◆ TASK
Omit the pictures, please, and give each record below again exactly.

◆ MATERIAL FOR THIS EXERCISE
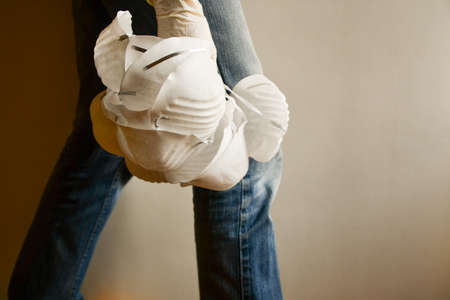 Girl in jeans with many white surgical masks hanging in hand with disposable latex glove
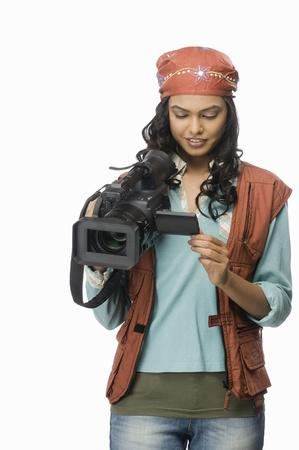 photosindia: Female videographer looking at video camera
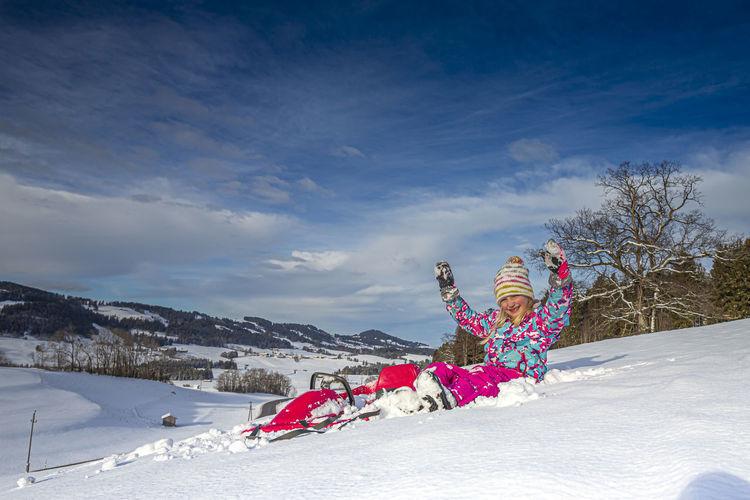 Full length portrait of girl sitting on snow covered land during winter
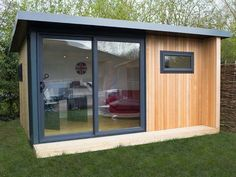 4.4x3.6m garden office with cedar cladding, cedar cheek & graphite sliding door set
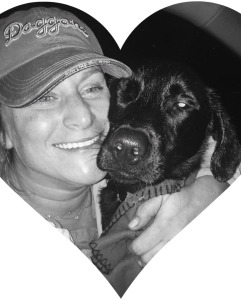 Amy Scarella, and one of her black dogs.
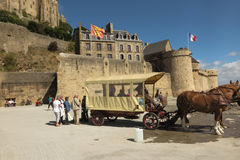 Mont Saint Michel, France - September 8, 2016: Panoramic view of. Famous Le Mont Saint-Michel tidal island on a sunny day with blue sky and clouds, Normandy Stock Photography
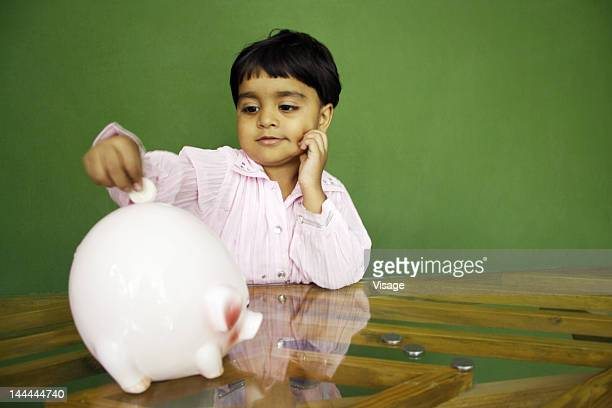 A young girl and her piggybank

◆ ANSWER FOR THE TASK
 Girl in jeans with many white surgical masks hanging in hand with disposable latex glove
 photosindia: Female videographer looking at video camera
 Full length portrait of girl sitting on snow covered land during winter
 4.4x3.6m garden office with cedar cladding, cedar cheek & graphite sliding door set
 Amy Scarella, and one of her black dogs.
 Mont Saint Michel, France - September 8, 2016: Panoramic view of. Famous Le Mont Saint-Michel tidal island on a sunny day with blue sky and clouds, Normandy Stock Photography
 A young girl and her piggybank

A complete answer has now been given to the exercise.